71:19Thy righteousness also, O God, is very high, who hast done great things: O God, who is like unto thee!
71:20Thou, which hast shewed me great and sore troubles, shalt quicken me again, and shalt bring me up again from the depths of the earth.
71:21Thou shalt increase my greatness, and comfort me on every side.
71:22I will also praise thee with the psaltery, even thy truth, O my God: unto thee will I sing with the harp, O thou Holy One of Israel.
71:23My lips shall greatly rejoice when I sing unto thee; and my soul, which thou hast redeemed.
71:24My tongue also shall talk of thy righteousness all the day long: for they are confounded, for they are brought unto shame, that seek my hurt.

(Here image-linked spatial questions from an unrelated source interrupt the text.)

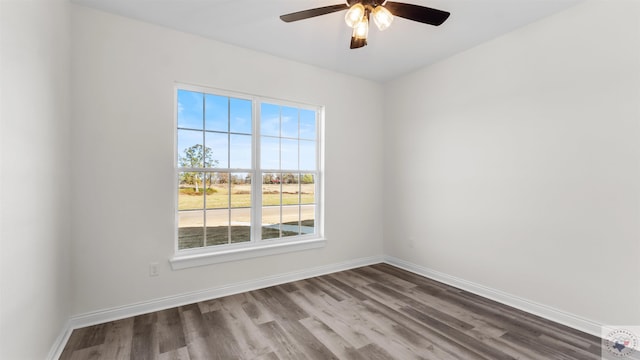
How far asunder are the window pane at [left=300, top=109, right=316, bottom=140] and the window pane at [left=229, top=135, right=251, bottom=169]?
79cm

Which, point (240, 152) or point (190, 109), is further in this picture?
point (240, 152)

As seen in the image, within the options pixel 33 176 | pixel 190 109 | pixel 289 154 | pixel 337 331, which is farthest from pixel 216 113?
pixel 337 331

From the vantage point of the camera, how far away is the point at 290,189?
368 centimetres

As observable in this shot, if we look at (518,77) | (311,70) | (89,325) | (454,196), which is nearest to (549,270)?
(454,196)

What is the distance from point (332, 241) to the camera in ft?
12.7

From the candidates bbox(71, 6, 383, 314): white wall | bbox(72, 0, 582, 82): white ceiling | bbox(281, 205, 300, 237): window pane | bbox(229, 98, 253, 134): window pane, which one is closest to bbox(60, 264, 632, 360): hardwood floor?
bbox(71, 6, 383, 314): white wall

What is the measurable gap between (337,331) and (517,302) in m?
1.86

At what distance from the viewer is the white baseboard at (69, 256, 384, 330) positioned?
2.45 meters

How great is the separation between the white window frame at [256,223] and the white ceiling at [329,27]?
570 millimetres

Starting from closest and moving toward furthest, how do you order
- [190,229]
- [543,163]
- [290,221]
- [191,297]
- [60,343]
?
[60,343] < [543,163] < [191,297] < [190,229] < [290,221]

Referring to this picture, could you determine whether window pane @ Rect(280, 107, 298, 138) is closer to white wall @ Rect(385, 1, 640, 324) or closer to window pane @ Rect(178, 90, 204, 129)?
window pane @ Rect(178, 90, 204, 129)

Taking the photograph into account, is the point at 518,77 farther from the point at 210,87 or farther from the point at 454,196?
the point at 210,87

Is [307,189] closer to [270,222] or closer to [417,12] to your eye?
[270,222]

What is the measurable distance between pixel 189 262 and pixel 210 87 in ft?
6.14
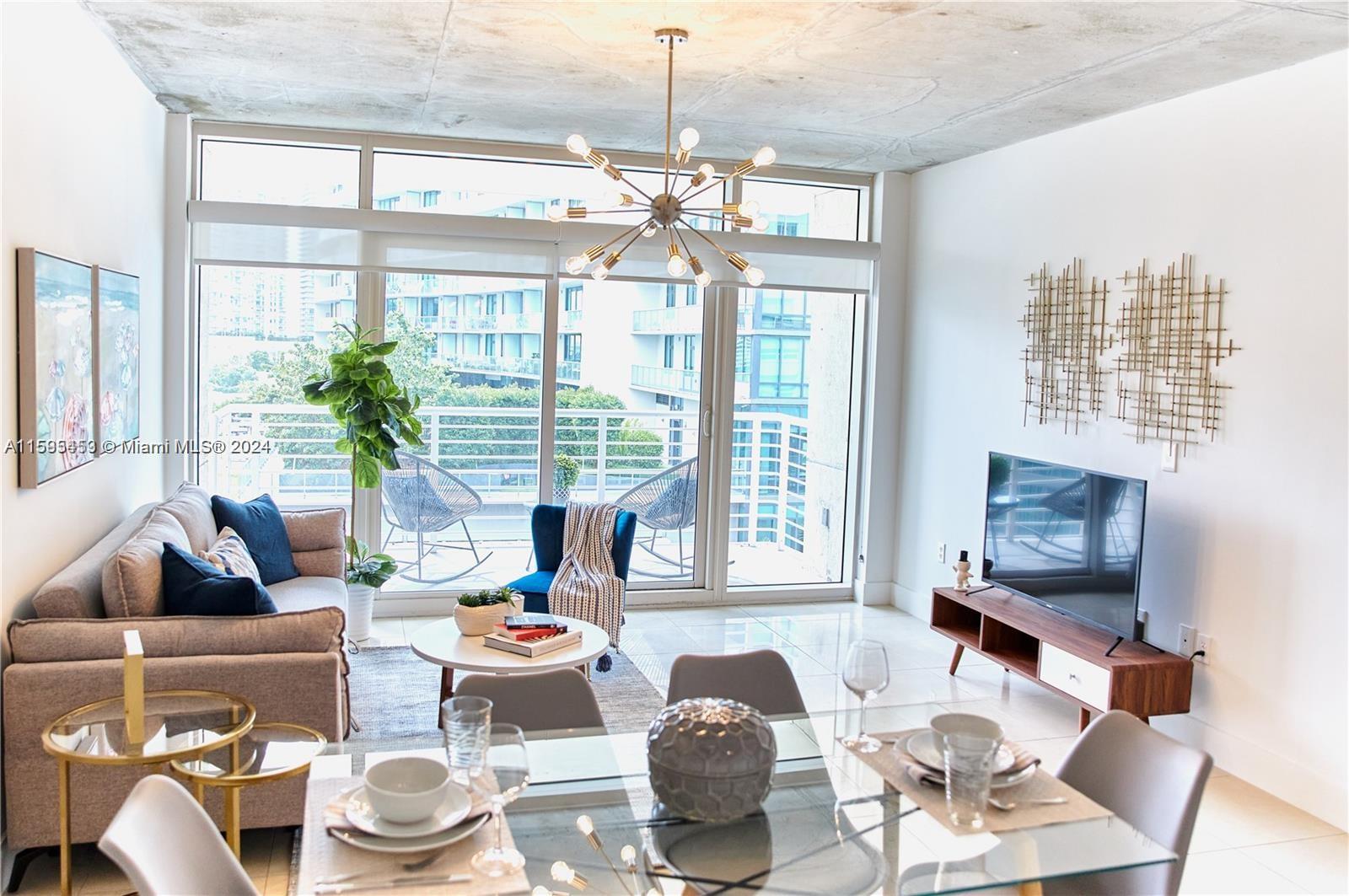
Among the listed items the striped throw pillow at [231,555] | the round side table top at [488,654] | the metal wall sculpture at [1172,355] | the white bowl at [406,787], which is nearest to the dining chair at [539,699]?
the white bowl at [406,787]

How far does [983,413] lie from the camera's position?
230 inches

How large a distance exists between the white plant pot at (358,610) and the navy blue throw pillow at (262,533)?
0.42 metres

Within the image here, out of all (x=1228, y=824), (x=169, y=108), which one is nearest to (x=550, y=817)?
(x=1228, y=824)

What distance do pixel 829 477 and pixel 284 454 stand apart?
10.8 ft

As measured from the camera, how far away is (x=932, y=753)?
229 cm

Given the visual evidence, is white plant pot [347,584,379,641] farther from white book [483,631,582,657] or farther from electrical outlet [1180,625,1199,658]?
electrical outlet [1180,625,1199,658]

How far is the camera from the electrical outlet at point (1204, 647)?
14.1ft

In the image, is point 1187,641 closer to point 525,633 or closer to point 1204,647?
point 1204,647

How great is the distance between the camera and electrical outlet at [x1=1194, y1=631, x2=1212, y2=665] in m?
4.30

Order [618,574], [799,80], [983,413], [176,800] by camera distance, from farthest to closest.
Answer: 1. [983,413]
2. [618,574]
3. [799,80]
4. [176,800]

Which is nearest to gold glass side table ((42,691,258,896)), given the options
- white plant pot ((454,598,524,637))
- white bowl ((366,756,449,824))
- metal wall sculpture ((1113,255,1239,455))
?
white bowl ((366,756,449,824))

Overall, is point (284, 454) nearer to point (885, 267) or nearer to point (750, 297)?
point (750, 297)

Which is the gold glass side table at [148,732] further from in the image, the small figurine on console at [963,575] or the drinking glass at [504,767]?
the small figurine on console at [963,575]

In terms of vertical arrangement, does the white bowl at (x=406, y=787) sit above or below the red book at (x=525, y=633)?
above
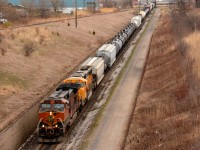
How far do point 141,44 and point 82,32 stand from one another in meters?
15.1

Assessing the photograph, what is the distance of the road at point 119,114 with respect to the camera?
86.3 ft

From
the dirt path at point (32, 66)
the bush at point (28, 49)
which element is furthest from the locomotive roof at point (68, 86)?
the bush at point (28, 49)

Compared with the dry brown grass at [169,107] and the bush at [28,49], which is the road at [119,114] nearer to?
the dry brown grass at [169,107]

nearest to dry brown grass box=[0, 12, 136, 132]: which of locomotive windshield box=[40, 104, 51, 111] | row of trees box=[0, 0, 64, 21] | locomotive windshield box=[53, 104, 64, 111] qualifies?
locomotive windshield box=[40, 104, 51, 111]

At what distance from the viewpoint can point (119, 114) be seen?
105 ft

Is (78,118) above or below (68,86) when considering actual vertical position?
below

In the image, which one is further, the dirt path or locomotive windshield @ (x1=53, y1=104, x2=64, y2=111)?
the dirt path

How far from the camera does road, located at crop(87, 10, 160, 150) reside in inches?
1036

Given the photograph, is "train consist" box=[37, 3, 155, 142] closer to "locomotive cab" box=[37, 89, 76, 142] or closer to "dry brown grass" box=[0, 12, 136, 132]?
"locomotive cab" box=[37, 89, 76, 142]

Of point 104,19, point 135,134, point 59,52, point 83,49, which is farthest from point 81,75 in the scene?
point 104,19

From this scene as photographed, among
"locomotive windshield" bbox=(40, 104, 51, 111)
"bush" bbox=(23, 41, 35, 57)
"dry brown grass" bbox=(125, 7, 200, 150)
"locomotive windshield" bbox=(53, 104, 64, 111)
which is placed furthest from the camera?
"bush" bbox=(23, 41, 35, 57)

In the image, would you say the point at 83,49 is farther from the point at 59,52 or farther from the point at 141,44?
the point at 141,44

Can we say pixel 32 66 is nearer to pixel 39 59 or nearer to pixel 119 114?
pixel 39 59

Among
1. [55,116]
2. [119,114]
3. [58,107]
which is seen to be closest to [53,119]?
[55,116]
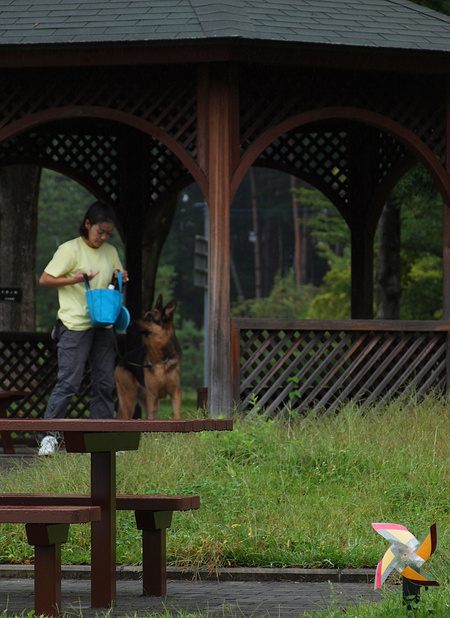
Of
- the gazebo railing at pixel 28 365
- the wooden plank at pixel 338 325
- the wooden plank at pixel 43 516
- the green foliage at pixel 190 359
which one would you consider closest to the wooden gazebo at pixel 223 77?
the wooden plank at pixel 338 325

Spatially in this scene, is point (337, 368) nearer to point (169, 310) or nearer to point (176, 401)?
point (176, 401)

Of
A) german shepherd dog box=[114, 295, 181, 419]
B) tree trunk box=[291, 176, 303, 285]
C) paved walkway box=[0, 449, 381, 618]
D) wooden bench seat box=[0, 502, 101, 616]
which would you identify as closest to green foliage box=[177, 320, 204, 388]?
tree trunk box=[291, 176, 303, 285]

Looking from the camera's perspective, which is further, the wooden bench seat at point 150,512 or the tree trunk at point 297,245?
the tree trunk at point 297,245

King James Bible (Oxford) 1769

King James Bible (Oxford) 1769

By the mid-18th century the wide variation in the various modernized printed texts of the Authorized Version, combined with the notorious accumulation of misprints, had reached the proportion of a scandal, and the Universities of Oxford and Cambridge both sought to produce an updated standard text. First of the two was the Cambridge edition of 1760, the culmination of twenty-years work by Francis Sawyer Parris, who died in May of that year. This 1760 edition was reprinted without change in 1762 and in John Baskerville's fine folio edition of 1763. This was effectively superseded by the 1769 Oxford edition, edited by Benjamin Blayney.